Os russos não estavam muito preocupados com os crimes na Síria, mas, na Ucrânia, eles negam sistematicamente qualquer ataque a civis, mesmo que se veja, como em Bucha (na imagem), evidências de terríveis massacres.
Vladimir Putin faz uma campanha de terror para enfraquecer o espírito de luta do presidente ucraniano, Volodymyr Zelensky, e também para tentar assustar o povo ucraniano.
Segundo a ONU, as ações de Putin forçaram mais de 12 milhões de ucranianos a deixarem suas casas: 5 milhões fugiram para o exterior e mais de 7 milhões estão realocados, dentro da Ucrânia.

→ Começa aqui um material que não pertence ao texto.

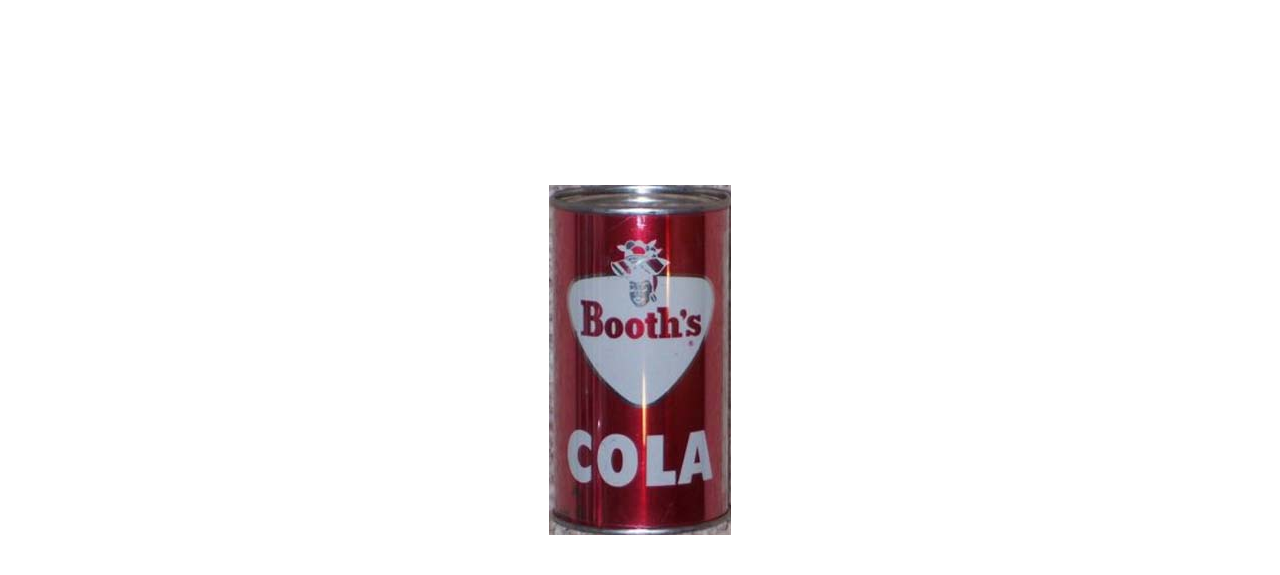

--- FILE ---
content_type: text/html
request_url: http://www.collectiblesodacans.com/Articles/R0/pages/b680-0bC-1pz.htm
body_size: 889
content:
<!DOCTYPE html PUBLIC "-//W3C//DTD HTML 4.01 Transitional//EN">
<html>
<head>
	<meta http-equiv="content-type" content="text/html;charset=iso-8859-1">
	<title>b680-0bC-1pz</title>
	<META name="generator" content="Adobe Photoshop(R) CS Web Photo Gallery">
	<link href="../images/galleryStyle.css" rel="stylesheet" type="text/css">
</head>
<body bgcolor="#ffffff" leftmargin="0" marginheight="0" marginwidth="0" topmargin="0">
<table width="100%" height="100%" border="0" cellspacing="0" cellpadding="0">
	<tr>
		<td align="center" valign="middle">
			<table width="2" border="0" cellspacing="0" cellpadding="0">
				<tr>
					<td><img src="../images/b680-0bC-1pz.jpg" %image_width% %image_height% border="0" alt="b680-0bC-1pz"></td>
				</tr>
			</table>
		</td>
	</tr>
</table>
</div>
</body>
</html>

A fuga em massa é outra semelhança entre os conflitos. Milhões de refugiados deixaram a Síria, durante a guerra, e foram para outros países, em busca de segurança.
Outro paralelo entre as guerras é "a disposição de tropas ao redor de uma determinada área e o uso de 'realocamentos' para deslocar a população", segundo declarou o analista, Ruslan Trad, à Al Jazeera.
Ruslan Trad argumentou, à Al Jazeera, que a tática de cerco e evacuação foi praticada pelas tropas russas, na Síria: "Os exemplos mais óbvios são Aleppo e Ghouta Oriental". Nestas áreas, os militares russos aconselhavam as forças de Bashar al-Assad e também tomavam notas sobre a eficácia das estratégias.
Outra tática é a desinformação ou, até mesmo, o mero silêncio sobre as ações realizadas. O The Guardian informou que "até o momento, a Rússia não admite ter matado um único civil, na Síria, e desconhece qualquer mecanismo para medir o impacto de suas ações militares sobre os civis".
Desde que a Rússia atacou a Ucrânia, em fevereiro, Putin impôs uma censura rígida. Quem chamar de guerra o que o Governo chama de "operação militar especial" pode ser preso.
Na Síria, a Rússia também usou a mesma técnica. Talvez o caso de maior sucesso tenha sido a campanha contra o grupo de resgate civil, conhecido como Capacetes Brancos.
Eles ganharam fama internacional por compartilhar vídeos de resgates de civis, após o bombardeio russo. No entanto, o Kremlin conseguiu convencer muitos de que os vídeos eram falsos.
Quando a guerra na Ucrânia começou, alguns especialistas argumentaram que Putin não aplicaria à Ucrânia as mesmas táticas que usou na Síria, principalmente, por conta dos estreitos laços entre russos e ucranianos. Mas, por enquanto, Putin tem sido implacável. Mesmo em áreas ucranianas com uma alta porcentagem de população pró-Rússia, ele está disposto a usar a força e a violência.